Cuando Guido Moreno, periodista de las Escuelas Radiofónicas Populares del Ecuador, abordó la muerte de tres niños indígenas sepultados por cientos de metros cúbicos de basura en un mercado de Riobamba –fueron expulsados de un albergue y se refugiaron en un contenedor, acosados por el frío y la delincuencia–, utilizó su mejor arma: la palabra exacta.

Con dignidad contó una crónica precisa, minuciosa, sentipensante. No se extralimitó. Ni sensacionalismo, ni objetividad. Solo relato. Un relato que conmovió –que conmueve–, que moviliza, que anuda la garganta y al que tituló ‘Muerte en la basura’. Ni más, ni menos.

Aquel relato ha sido considerado, por la Fundación para el Nuevo Periodismo Iberoamericano (FNPI), como una de las mejores producciones periodísticas en radio; Moreno recibió un premio continental de manos de Gabriel García Márquez.

Hace poco, en un taller con universitarios, Guido removió los episodios con los que armó, hace casi una década, esa pieza periodística. Y compartió su secreto: la mejor arma del periodista es la palabra exacta.

Por eso, ‘Muerte en la basura’ sigue golpeando a la conciencia, ablandando la indiferencia, motivando la reflexión, movilizando la razón, avergonzando la indolencia. Porque la palabra tiene fuerza. Vive. Provoca. Evoca. Descubre, define, describe. Presagia. Seduce. Allí radica su fuerza.

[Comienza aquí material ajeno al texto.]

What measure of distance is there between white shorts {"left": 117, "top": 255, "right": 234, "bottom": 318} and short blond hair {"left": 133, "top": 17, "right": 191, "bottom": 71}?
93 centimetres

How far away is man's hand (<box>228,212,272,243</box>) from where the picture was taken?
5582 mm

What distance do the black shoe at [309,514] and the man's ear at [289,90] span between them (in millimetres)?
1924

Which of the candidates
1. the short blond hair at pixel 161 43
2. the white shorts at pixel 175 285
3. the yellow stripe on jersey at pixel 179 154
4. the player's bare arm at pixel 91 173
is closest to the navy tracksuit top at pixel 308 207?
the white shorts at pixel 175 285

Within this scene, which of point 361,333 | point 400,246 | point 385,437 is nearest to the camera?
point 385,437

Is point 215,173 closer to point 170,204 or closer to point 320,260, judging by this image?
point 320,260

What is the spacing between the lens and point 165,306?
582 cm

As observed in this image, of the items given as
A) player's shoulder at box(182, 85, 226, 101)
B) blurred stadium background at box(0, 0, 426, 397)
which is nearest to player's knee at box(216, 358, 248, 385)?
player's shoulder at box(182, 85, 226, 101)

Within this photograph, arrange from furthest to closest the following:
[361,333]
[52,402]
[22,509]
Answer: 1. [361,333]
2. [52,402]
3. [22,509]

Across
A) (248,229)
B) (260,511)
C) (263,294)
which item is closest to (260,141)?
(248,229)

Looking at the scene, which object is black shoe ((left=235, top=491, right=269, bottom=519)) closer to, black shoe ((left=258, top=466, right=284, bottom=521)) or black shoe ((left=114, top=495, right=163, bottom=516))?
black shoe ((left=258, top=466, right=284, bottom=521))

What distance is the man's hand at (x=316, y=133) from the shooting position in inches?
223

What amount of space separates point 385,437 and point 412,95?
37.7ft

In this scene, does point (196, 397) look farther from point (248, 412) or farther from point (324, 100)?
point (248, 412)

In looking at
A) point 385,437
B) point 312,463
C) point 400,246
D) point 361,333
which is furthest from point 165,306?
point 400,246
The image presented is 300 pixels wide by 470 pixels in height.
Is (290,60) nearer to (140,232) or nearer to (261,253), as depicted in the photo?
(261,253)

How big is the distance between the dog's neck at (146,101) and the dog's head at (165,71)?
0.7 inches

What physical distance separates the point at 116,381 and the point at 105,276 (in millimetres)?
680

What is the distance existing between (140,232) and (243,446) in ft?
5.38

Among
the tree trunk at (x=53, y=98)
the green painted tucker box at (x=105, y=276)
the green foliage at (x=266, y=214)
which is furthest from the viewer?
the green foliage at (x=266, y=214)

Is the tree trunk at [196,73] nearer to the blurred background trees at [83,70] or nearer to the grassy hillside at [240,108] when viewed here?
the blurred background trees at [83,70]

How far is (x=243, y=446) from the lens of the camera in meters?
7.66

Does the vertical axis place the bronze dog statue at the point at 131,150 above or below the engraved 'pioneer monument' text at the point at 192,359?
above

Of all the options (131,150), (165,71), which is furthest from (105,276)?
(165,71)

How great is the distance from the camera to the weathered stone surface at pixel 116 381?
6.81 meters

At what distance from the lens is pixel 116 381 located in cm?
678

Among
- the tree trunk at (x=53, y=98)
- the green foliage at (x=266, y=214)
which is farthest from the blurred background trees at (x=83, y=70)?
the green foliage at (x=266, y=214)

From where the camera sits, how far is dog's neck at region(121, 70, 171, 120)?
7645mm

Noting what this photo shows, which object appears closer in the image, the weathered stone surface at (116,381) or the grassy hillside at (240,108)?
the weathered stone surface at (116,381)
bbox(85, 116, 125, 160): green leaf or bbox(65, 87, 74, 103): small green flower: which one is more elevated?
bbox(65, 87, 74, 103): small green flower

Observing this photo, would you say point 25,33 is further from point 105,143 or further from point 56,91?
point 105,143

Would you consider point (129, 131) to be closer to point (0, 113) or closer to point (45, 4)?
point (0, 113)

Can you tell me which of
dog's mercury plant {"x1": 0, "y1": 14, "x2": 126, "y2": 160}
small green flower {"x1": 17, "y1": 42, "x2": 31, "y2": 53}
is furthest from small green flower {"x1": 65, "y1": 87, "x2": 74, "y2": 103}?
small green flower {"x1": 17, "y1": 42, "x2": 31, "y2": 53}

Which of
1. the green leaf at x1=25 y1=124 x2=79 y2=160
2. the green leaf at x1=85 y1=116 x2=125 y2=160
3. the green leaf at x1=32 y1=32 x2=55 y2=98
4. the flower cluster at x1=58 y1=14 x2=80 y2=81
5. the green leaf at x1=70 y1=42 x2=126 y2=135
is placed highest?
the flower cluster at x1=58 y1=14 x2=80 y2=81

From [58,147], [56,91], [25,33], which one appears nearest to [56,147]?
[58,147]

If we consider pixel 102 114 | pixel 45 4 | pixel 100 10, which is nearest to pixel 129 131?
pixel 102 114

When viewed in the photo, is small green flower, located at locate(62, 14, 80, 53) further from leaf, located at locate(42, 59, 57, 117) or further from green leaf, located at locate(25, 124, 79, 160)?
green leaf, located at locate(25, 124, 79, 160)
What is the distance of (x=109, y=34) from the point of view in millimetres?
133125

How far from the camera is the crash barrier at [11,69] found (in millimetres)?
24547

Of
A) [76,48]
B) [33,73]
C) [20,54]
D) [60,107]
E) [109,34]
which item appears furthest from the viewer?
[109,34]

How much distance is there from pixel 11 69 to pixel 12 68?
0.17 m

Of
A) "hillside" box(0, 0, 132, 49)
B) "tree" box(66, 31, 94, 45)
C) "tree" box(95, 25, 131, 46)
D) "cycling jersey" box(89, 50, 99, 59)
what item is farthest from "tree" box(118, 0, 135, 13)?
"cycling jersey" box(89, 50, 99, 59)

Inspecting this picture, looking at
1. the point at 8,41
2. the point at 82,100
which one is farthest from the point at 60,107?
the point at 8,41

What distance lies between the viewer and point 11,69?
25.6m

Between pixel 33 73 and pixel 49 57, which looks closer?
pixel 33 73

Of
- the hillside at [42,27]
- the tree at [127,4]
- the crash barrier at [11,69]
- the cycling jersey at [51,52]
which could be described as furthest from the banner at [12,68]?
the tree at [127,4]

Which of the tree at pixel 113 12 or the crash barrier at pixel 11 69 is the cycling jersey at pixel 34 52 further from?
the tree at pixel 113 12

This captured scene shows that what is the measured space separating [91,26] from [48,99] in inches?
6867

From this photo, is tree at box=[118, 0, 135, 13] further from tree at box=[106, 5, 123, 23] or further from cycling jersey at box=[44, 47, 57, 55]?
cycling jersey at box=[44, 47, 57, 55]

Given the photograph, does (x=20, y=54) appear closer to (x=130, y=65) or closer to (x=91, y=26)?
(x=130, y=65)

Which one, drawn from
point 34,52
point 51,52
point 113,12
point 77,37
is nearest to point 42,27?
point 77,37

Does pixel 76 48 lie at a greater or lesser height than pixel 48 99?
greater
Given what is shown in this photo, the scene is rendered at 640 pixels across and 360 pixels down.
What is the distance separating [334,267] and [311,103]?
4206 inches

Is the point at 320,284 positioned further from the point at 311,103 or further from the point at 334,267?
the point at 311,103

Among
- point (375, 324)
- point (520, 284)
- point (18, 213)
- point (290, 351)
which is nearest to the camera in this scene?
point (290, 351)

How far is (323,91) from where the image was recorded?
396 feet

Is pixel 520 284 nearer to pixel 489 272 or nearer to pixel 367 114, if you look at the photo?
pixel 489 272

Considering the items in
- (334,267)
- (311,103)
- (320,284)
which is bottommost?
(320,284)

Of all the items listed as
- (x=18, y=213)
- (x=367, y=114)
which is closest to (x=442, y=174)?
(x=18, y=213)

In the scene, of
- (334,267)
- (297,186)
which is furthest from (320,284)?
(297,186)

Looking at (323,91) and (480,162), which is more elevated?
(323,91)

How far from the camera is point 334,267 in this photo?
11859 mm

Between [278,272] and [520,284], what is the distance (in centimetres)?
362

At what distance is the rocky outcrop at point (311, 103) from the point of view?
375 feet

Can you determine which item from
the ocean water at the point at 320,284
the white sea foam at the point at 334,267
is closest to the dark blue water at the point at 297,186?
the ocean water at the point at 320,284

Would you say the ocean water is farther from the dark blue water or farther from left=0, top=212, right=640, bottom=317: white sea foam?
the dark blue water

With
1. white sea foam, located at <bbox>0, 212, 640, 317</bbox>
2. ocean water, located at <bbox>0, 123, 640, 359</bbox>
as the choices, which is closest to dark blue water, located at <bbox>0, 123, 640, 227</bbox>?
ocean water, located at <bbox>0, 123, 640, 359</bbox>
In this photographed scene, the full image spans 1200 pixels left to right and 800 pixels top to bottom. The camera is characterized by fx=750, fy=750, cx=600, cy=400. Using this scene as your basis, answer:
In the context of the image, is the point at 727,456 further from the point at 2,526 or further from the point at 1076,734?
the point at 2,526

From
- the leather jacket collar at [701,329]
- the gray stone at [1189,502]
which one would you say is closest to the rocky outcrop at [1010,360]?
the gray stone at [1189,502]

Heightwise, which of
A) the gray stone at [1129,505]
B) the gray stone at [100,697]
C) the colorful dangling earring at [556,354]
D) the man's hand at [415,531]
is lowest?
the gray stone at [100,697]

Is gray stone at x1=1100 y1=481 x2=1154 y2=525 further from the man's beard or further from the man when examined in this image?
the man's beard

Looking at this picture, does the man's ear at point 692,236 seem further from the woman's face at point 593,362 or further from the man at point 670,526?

La palabra es nuestra víctima, y somos víctimas de ella. La sometemos a nuestras desmesuras o la abandonamos en nuestras indolencias.

Entre esos extremos se han movido dos hechos ocurridos esta semana: los resultados de un partido de fútbol y las consecuencias del bombardeo israelí en la Franja de Gaza.

En el primer caso, la desmesura. Magnificamos una derrota con telúricos términos como conmoción, humillación, desgracia, paliza, vergonzosa… y pretendemos convencernos de que esta actividad millonariamente lúdica o lúdicamente millonaria es importante en nuestras vidas, determinante en nuestras decisiones, fundamental en nuestras conciencias.

Una pérdida que provocó lágrimas, evidenciada como una “catástrofe planetaria”. Al mismo tiempo la indolencia: el bombardeo en Gaza, presentada en la agenda como un capítulo más, tan lejano como esa confusión que tenemos entre la ficción y el horror de los señores de la guerra: siete niños muertos en un bombardeo; un niño muerto por cada gol que recibió Brasil en la copa.

Para entender los efectos de la guerra, las reflexiones del fotoperiodista James Natchwey: “Si todos pudieran ver por sí mismos, por lo menos una vez, cómo le deja el fósforo blanco la cara a un niño, el inexpresable dolor que causa un solo disparo, o cómo la esquirla de un obús le arranca la pierna a una persona… Si todos pudieran ver por sí mismos el miedo y el pesar, solo una vez, comprenderían que nada justifica que eso le ocurra a una persona, y mucho menos a miles.

“Pero todo el mundo no puede ir, y es por eso que van los fotógrafos, para mostrar, para hacer que lo que pasa allí llegue a su fin, para llamar la atención sobre ello. Para crear imágenes impactantes que contrarresten el efecto de los medios y acaben con la indiferencia. Para protestar y, con esa protesta, hacer que otros también protesten”.

Una reflexión como para no devaluar la palabra.